(Исходный фрагмент):
ПОЭЗИЯ / Владимир НЕЧАЕВ. АНТОЛОГИЯ ОДНОГО СТИХОТВОРЕНИЯ. Переводы, комментарии
Владимир НЕЧАЕВ

Владимир НЕЧАЕВ. АНТОЛОГИЯ ОДНОГО СТИХОТВОРЕНИЯ. Переводы, комментарии

 

Владимир НЕЧАЕВ

АНТОЛОГИЯ ОДНОГО СТИХОТВОРЕНИЯ

Переводы, комментарии

 

ДЕВУШКА В БЕЛОМ

«Биография – главным образом – говорит о том, как ускользает биографируемый», – заметила в одном из своих писем Эмили Дикинсон.

На первый взгляд мир выталкивал, выдавливал этого поэта вовне, в забвение (основное качество мира), оказалось – в посмертную славу.

Эмили Дикинсон родилась в маленьком американском городе Амхерсте, жила в Амхерсте и умерла в Амхерсте. Другой классик американской литературы поэт Роберт Фрост будет чуть позже учительствовать здесь же.

Ещё при жизни Эмили стала легендой в своем городке. Она носила только белые платья, вторую половину жизни не покидала территорию родительского дома и сада, не узнала, что такое быть женой и матерью.

Оставшиеся ей годы уже не выходила из комнаты и разговаривала с родственниками через приоткрытую дверь. Это была свободная несвобода.

(Задание): Верните фрагмент об Эмили Дикинсон целиком, слово в слово.

(Записи):
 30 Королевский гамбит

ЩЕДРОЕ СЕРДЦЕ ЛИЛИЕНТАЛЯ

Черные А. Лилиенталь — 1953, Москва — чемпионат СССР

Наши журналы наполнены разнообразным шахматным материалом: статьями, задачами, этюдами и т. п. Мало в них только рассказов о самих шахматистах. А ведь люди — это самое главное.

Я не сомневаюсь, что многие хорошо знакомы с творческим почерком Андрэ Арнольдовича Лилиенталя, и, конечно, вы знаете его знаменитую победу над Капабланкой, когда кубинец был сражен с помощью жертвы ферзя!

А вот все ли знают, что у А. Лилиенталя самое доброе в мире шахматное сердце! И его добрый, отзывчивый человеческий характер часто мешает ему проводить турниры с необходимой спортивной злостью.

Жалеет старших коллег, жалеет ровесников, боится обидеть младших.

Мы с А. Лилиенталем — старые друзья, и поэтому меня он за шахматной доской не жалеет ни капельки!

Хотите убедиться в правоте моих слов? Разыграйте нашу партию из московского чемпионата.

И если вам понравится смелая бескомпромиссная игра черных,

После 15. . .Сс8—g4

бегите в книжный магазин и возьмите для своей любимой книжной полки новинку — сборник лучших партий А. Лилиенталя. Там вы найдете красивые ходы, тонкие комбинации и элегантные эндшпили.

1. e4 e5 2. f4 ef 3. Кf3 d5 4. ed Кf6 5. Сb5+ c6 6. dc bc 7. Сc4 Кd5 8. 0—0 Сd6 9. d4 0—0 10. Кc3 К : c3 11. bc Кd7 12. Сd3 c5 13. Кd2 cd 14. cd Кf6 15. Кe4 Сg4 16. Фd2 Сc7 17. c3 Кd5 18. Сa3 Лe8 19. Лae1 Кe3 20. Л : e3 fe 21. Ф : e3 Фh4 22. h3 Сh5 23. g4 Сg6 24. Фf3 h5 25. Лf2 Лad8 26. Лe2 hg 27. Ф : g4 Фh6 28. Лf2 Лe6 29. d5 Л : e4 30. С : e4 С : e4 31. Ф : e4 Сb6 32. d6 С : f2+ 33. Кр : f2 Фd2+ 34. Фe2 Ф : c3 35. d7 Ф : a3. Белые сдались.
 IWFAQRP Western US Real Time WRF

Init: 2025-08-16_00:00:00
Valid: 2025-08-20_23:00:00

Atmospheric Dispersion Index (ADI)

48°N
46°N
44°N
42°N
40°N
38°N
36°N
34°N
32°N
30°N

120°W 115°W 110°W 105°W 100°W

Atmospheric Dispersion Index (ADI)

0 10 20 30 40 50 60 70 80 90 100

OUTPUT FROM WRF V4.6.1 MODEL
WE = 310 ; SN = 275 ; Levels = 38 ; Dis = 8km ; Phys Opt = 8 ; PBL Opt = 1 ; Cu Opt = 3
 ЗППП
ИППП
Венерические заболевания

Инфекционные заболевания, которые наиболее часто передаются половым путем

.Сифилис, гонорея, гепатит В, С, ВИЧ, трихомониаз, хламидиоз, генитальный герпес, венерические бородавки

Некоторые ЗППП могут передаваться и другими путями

(Ответ):
ПОЭЗИЯ / Владимир НЕЧАЕВ. АНТОЛОГИЯ ОДНОГО СТИХОТВОРЕНИЯ. Переводы, комментарии
Владимир НЕЧАЕВ

Владимир НЕЧАЕВ. АНТОЛОГИЯ ОДНОГО СТИХОТВОРЕНИЯ. Переводы, комментарии

 

Владимир НЕЧАЕВ

АНТОЛОГИЯ ОДНОГО СТИХОТВОРЕНИЯ

Переводы, комментарии

 

ДЕВУШКА В БЕЛОМ

«Биография – главным образом – говорит о том, как ускользает биографируемый», – заметила в одном из своих писем Эмили Дикинсон.

На первый взгляд мир выталкивал, выдавливал этого поэта вовне, в забвение (основное качество мира), оказалось – в посмертную славу.

Эмили Дикинсон родилась в маленьком американском городе Амхерсте, жила в Амхерсте и умерла в Амхерсте. Другой классик американской литературы поэт Роберт Фрост будет чуть позже учительствовать здесь же.

Ещё при жизни Эмили стала легендой в своем городке. Она носила только белые платья, вторую половину жизни не покидала территорию родительского дома и сада, не узнала, что такое быть женой и матерью.

Оставшиеся ей годы уже не выходила из комнаты и разговаривала с родственниками через приоткрытую дверь. Это была свободная несвобода.